Television: New poems
Giramondo, $27 pb, 101 pp
Time capsules
In 2014, while judging the Forward Prize for Poetry – one of poetry’s most prestigious awards – broadcaster and author Jeremy Paxman declared that ‘[p]oetry has connived its own irrelevance’. Paxman was talking about his desire for poetry ‘to engage with ordinary people’, to speak beyond the borders of sandstone institutions and for poets to become what Shelley called ‘the unacknowledged legislators’.

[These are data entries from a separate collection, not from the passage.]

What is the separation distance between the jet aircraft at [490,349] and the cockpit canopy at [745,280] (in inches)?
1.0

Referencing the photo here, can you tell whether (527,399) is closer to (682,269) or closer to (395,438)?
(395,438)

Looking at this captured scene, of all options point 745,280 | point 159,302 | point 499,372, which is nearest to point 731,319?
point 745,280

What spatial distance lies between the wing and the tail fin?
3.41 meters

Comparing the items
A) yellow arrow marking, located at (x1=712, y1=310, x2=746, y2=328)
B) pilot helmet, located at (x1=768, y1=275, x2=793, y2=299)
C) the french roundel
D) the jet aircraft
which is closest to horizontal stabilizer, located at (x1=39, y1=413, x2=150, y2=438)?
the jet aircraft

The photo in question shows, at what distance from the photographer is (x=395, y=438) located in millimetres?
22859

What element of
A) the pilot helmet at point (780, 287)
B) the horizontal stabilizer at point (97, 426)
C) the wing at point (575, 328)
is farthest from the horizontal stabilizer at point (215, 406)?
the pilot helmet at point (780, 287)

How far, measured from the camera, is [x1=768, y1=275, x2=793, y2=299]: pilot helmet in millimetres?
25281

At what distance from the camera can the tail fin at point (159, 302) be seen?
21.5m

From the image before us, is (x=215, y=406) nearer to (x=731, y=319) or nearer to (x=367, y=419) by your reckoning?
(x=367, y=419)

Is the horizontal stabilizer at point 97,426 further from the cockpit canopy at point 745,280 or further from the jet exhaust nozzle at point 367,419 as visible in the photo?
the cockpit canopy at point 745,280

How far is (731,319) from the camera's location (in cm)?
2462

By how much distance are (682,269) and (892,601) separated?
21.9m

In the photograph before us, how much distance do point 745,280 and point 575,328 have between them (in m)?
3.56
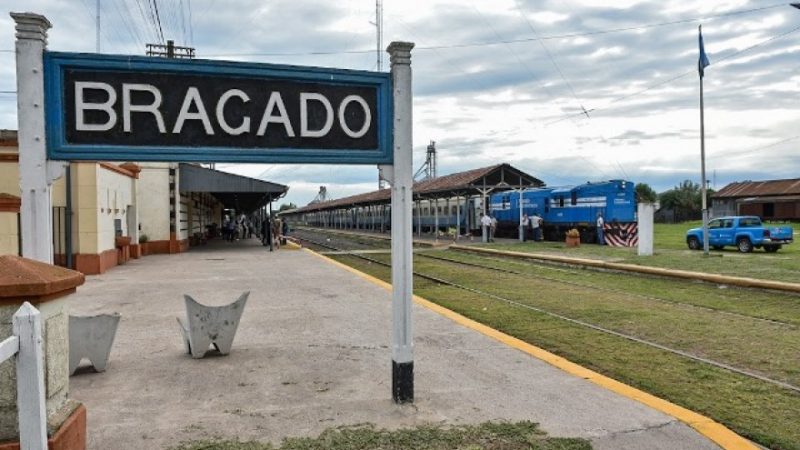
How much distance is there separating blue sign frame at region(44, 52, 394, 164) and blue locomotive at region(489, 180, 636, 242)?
87.4 feet

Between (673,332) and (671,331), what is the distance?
0.06 m

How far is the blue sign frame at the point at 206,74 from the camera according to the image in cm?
421

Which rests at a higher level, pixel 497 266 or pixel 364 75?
pixel 364 75

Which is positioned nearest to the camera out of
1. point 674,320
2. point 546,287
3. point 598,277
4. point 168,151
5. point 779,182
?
point 168,151

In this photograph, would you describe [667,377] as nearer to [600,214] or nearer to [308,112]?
[308,112]

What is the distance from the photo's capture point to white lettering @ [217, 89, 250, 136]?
4.54 metres

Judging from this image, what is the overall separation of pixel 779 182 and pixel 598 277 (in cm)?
5442

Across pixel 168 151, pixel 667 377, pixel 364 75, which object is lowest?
pixel 667 377

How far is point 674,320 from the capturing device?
9.32 metres

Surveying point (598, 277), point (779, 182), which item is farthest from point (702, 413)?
point (779, 182)

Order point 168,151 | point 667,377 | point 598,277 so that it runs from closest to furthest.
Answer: point 168,151, point 667,377, point 598,277

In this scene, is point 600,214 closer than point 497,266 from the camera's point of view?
No

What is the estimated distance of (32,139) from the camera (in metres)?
4.11

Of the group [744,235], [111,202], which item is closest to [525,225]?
[744,235]
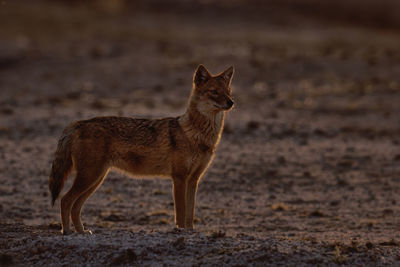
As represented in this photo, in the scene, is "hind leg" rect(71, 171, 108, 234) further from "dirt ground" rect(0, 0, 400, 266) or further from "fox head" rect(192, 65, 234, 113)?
"fox head" rect(192, 65, 234, 113)

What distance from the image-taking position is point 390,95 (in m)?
25.9

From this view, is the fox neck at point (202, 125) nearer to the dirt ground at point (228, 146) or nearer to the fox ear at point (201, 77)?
the fox ear at point (201, 77)

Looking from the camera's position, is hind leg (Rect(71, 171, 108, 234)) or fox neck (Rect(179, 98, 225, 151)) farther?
fox neck (Rect(179, 98, 225, 151))

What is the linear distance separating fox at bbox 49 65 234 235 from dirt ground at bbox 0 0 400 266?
0.59 meters

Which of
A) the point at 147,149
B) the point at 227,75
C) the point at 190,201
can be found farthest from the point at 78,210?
the point at 227,75

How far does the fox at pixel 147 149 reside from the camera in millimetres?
8430

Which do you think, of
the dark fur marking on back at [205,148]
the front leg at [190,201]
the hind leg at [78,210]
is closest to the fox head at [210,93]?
the dark fur marking on back at [205,148]

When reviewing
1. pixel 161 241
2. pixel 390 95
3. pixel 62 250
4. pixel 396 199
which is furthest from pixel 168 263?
pixel 390 95

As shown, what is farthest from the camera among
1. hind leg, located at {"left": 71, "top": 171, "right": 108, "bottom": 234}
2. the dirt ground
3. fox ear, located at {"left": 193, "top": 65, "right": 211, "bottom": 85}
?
fox ear, located at {"left": 193, "top": 65, "right": 211, "bottom": 85}

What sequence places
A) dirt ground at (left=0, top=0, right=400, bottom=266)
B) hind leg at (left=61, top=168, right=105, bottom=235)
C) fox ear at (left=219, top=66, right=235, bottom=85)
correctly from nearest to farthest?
dirt ground at (left=0, top=0, right=400, bottom=266), hind leg at (left=61, top=168, right=105, bottom=235), fox ear at (left=219, top=66, right=235, bottom=85)

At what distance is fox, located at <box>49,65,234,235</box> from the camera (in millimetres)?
8430

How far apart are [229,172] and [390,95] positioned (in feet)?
42.9

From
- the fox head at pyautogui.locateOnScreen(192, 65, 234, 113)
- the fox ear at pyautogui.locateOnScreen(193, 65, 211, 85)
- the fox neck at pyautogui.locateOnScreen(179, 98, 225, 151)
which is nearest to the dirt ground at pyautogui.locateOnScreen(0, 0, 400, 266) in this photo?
the fox neck at pyautogui.locateOnScreen(179, 98, 225, 151)

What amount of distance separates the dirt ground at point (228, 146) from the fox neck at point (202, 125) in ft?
4.01
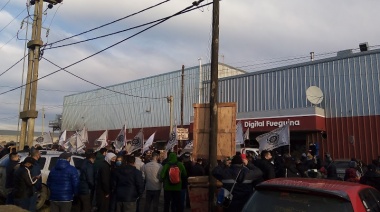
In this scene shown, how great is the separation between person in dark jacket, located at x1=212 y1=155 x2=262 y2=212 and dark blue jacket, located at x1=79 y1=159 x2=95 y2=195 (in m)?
3.48

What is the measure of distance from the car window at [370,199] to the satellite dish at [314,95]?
19128mm

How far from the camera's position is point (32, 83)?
16.9 metres

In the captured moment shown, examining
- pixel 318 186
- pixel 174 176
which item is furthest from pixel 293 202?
pixel 174 176

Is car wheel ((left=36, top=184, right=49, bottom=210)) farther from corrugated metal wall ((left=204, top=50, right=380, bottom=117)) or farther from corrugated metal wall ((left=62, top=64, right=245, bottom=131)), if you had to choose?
corrugated metal wall ((left=62, top=64, right=245, bottom=131))

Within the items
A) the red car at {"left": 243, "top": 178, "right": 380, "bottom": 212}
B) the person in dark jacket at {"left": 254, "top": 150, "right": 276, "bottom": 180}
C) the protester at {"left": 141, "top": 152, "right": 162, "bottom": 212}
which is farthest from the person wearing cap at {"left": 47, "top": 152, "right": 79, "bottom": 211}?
the red car at {"left": 243, "top": 178, "right": 380, "bottom": 212}

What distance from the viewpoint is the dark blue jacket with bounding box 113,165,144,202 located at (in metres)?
8.19

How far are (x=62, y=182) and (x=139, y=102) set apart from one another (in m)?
32.4

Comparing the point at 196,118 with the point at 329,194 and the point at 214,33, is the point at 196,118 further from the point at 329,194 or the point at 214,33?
the point at 329,194

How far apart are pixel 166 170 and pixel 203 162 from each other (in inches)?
114

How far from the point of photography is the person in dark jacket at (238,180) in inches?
271

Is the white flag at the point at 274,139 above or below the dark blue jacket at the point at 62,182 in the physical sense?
above

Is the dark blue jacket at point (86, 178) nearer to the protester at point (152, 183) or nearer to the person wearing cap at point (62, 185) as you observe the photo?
the person wearing cap at point (62, 185)

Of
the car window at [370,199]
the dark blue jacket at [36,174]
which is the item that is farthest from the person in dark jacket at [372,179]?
the dark blue jacket at [36,174]

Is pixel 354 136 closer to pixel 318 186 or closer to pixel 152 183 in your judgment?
pixel 152 183
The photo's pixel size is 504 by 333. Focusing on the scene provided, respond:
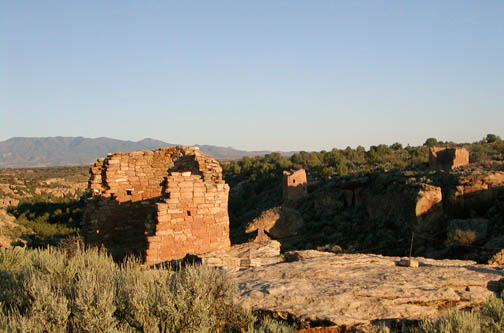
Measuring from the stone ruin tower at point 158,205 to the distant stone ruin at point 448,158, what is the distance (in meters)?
19.7

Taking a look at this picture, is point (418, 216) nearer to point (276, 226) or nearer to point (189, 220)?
point (276, 226)

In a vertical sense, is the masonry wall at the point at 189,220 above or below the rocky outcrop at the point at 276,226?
above

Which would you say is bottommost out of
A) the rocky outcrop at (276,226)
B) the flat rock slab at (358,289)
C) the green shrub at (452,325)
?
the rocky outcrop at (276,226)

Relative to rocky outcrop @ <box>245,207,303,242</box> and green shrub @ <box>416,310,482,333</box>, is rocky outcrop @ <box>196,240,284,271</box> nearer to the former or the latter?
green shrub @ <box>416,310,482,333</box>

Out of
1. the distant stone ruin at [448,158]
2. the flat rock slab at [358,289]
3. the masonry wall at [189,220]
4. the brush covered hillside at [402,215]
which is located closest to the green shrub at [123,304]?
the flat rock slab at [358,289]

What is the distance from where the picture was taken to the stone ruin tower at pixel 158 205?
7965 millimetres

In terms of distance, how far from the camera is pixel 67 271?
533 centimetres

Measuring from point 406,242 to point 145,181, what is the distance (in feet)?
41.1

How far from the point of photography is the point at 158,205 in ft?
25.8

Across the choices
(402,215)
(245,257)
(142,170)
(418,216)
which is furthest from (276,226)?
(245,257)

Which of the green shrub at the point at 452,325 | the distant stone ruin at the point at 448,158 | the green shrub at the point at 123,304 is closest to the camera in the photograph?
the green shrub at the point at 123,304

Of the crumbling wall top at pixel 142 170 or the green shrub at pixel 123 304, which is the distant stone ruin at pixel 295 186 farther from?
the green shrub at pixel 123 304

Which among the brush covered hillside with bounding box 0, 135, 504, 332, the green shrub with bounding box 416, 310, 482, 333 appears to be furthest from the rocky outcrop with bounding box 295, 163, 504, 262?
the green shrub with bounding box 416, 310, 482, 333

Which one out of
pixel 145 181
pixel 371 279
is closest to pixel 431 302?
pixel 371 279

In this vein, I wonder if we might understand television – that which incorporates analogue and digital broadcasts – as a form that has connived its own irreverence. The mass influx of streaming services today has seen the rapid acceleration of a seemingly disposable ecosystem of media entertainment production and consumption. In this way, our relationship with screen-based entertainment has shifted. We consume more – possibly of a lesser quality. We no longer wait for that Thursday night in which we would join our friends in someone’s loungeroom and cheer, squeal, or cry as yet another character is killed off in Game of Thrones. Shows seem perpetually pinioned between the crisis of online spoilers and the potential for real buzz through large-scale spectacle. When we find a new show that we like, we devour it in days, not weeks. Our sacred relationship with television may have been irreconcilably altered.